BPL families pay Rs 3,000 m in bribe for basic services: Survey
New Delhi, Jun 28 (UNI) Below Poverty Line (BPL) families in India cough up a massive Rs 3000 million in bribes to avail basic services, a Transparency International survey released by the Vic-President Hamid Ansari here today has claimed.
According to the Transparency International (India)-Centre for Media Studies Corruption Study Report, 2007, police tops the chart as far as corruption in 11 selected public services -- part of the survey -- are concerned. ''Of the 5.6 million BPL households that interacted with police last year, a whopping 2.5 million paid Rs 2,150 million as bribe for some work or the other. Most of these households interacted with police for simple registration of a complaint,'' the survey noted.
The second highest in terms of monetary contribution among 11 selected public services is land records and registeration services.
Nearly 3.5 million BPL households paid Rs 1,224 million as bribe.

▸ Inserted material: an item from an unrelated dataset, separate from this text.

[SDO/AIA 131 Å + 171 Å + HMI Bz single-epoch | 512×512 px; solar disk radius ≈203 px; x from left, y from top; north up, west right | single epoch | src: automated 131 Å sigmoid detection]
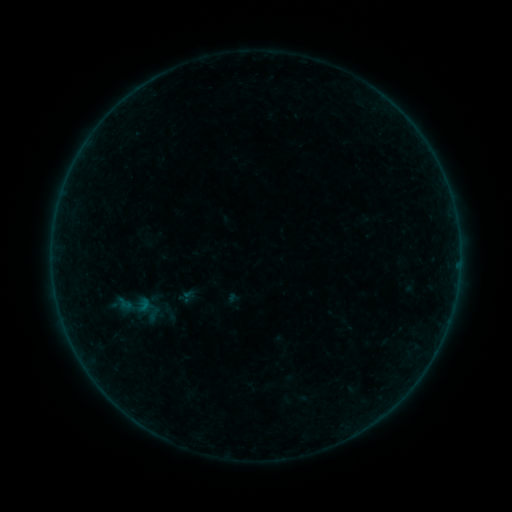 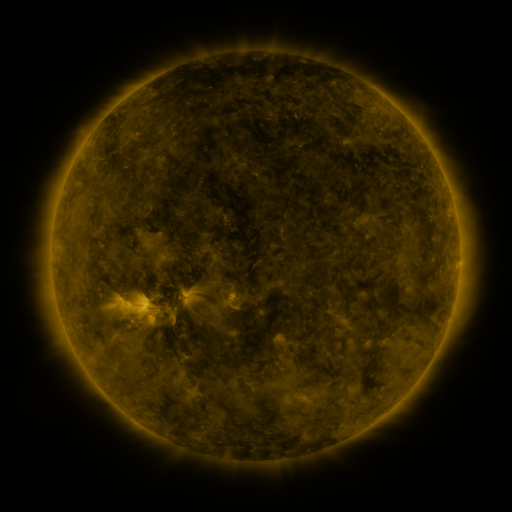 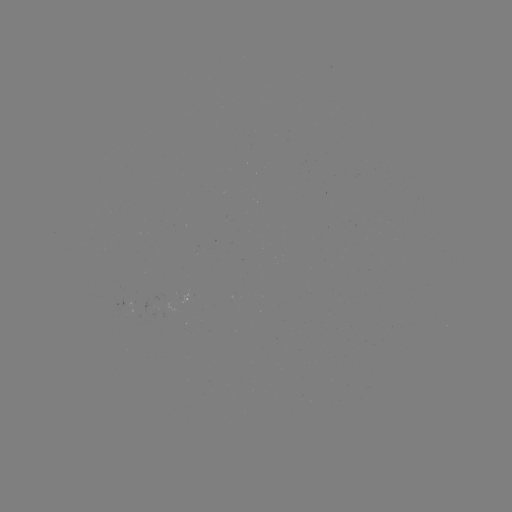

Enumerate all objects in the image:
sigmoid: (135, 308)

Releasing the report, Mr Ansari said, ''There was always an air of expectation about annual reports. Sometimes they add to our knowledge, at others reiterate the evident. The contents, again, may cause delight or dismay, or, occasionally, a bit of both. The India Corruption Study 2007 falls in the latter category. The good news is that inch by inch, year by year, there is greater transparency about the way we are governed. The bad part is that the level and extent of misgovernance is horrifying in legal and moral terms.'' ''The report'' he claimed ''suggested that the benefits of recent steps taken to improve delivery of public services have not substantially percolated down to the poor as yet.'' ''It is thus evident that our stated resolve to usher in inclusive growth that covers all the marginalised and vulnerable sections of the society is frustrated by corruption that hinders access to basic services. Corruption in our country has become pervasive and cancerous and is multi-dimensional. Today's report highlights this in ample measure.'' He said delineating a problem is one aspect; finding correctives and outlining an action plan for their implementation was far more difficult. ''I am confident that both the government and the civil society would take the study and the suggested correctives seriously. An old maxim states that eternal vigilance is the price of liberty. In today's world, it is also insurance for proper governance. In the final analysis, good governance involves meaningful response to the public's desire for clear, effective, and transparent governance,'' he added.